START Excerpted text

In respect of the definitive importation of those byproducts, the Salerno customs authorities required payment of a levy and value added tax. Pursuant to Article 191 of the Italian Customs Law (Presidential Decree No 43 of 23 January 1973), they also required the payment of default interest for the period between provisional importation and definitive importation. They calculated the total amount of interest due at LIT 18 315 610, namely LIT 17 382 352 in relation to the levy and LIT 933 258 in relation to the VAT.

Pezzullo paid the levy and the VAT due plus the default interest. However, considering that the provisions of Italian law on the basis of which the interest was charged were incompatible with Community law, on 18 October 1988 it applied to the Tribunale di Salerno for restitution of the interest paid. Following the rejection of its application, Pezzullo appealed to the referring court.

In that court, Pezzullo claimed that the default interest charged pursuant to Article 191 of the Italian Customs Law was an internal duty or a charge having equivalent effect incompatible with Articles 9, 12, 13, 30 and 38 of the Treaty. It also alleged infringement of Council Regulation No 19/62(*) and Council Regulation No 120/67(*) on the ground that those regulations prohibited the levying of any customs duty or charge having equivalent effect in trade with third countries. The Italian Finance administration contended that at the time when provisional importation took place Regulation No 19/62 and Regulation No 120/67 were not in force since they had been repealed by Regulation No 2727/75.(*) It also contended that Article 191 of the Italian Customs Law was in conformity with Council Directive 69/73/EEC on inward processing.(*)

In the light of those arguments, the referring court has asked the following question:

‘Was the imposition of default interest provided for in Article 191 of the Italian Customs Law in respect of definitive importation at the time of the import operation at issue in the proceedings (1982) prohibited by provisions of Community law which took precedence over national law?’

In its observations, the Commission raises the possibility that the question referred may be inadmissible on the ground that the national court does not indicate clearly the provisions of Community law which it considers applicable in this case. It also points out that the national court refers only briefly to the arguments of the parties without discussing them in detail.

It is true that the order for reference is laconic. It would have been helpful if the national court had provided more details. I consider however that the question referred is sufficiently precise and that it should be answered. In view of the nature of the question, the information given in the order for reference and in the written observations submitted to this Court by the Italian Government and by the Commission is sufficient to enable the Court to give a useful reply to the referring court. The present case can be distinguished from other cases where the Court rejected the reference as inadmissible.(*) The question referred in the present case is straightforward, it is easy to see the importance of the answer to the question for the outcome to the national proceedings, and it is possible to provide a useful answer without the need to require any further factual information. In the circumstances of this case, I do not consider that the brevity of the order for reference is such as to prejudice the ability of Member States and others who are entitled to submit observations under Article 20 of the Statute of the Court to do so. The question referred should therefore be answered. That approach is confirmed by the judgment of the Court in Vaneetveld.(*)

END Excerpted text
START Data section

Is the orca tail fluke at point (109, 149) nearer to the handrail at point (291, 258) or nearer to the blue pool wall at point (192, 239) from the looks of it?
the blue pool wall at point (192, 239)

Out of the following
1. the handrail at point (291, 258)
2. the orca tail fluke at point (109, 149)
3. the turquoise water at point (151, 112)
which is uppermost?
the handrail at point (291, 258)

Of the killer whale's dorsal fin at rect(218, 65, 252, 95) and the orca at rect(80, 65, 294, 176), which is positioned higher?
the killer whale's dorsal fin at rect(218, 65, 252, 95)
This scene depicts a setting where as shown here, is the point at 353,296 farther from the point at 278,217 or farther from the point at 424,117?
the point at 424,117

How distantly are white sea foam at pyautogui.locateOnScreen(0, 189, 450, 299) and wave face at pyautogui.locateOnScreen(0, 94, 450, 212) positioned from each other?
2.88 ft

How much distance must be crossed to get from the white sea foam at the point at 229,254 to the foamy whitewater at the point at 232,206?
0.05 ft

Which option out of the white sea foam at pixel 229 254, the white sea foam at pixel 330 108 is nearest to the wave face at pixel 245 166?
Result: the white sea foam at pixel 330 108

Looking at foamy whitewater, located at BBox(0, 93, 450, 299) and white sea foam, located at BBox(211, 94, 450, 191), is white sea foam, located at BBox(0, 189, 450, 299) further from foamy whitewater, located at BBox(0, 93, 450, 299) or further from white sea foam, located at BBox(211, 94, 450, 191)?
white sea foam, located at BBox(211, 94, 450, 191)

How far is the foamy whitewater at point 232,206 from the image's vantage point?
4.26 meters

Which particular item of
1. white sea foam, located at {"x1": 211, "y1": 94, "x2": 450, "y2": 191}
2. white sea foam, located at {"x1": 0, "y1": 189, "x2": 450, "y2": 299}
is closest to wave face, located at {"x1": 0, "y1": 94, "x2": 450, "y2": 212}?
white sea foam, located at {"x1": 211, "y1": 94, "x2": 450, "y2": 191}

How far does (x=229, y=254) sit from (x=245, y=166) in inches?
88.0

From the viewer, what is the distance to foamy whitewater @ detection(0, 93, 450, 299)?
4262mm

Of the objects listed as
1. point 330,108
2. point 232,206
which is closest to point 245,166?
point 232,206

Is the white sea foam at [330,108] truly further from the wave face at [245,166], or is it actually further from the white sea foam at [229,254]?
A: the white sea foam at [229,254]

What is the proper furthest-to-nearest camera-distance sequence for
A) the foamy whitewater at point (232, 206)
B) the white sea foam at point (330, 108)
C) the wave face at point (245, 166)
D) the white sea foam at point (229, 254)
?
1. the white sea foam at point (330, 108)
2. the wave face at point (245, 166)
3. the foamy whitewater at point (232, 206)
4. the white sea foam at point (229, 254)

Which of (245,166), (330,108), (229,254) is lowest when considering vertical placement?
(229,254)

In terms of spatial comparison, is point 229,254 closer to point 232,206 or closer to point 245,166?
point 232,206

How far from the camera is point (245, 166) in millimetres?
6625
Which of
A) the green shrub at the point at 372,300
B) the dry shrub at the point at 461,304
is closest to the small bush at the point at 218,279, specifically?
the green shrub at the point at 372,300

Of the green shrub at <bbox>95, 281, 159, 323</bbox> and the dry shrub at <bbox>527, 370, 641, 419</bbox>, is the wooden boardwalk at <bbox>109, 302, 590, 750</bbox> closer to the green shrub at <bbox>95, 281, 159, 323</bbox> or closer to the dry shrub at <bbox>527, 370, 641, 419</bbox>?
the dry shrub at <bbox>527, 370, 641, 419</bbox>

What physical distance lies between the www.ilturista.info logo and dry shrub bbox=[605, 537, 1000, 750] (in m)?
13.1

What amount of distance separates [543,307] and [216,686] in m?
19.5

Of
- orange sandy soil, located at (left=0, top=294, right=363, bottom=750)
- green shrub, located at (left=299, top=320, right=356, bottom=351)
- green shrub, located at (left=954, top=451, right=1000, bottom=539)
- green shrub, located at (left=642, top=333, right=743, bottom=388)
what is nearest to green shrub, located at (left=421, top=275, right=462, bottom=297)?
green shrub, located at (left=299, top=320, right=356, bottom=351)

END Data section

Problem to solve: According to the excerpt on the Pezzullo default-interest case, on what date did Pezzullo apply to the Tribunale di Salerno for restitution of the interest it paid?

Response to this exercise: 18 October 1988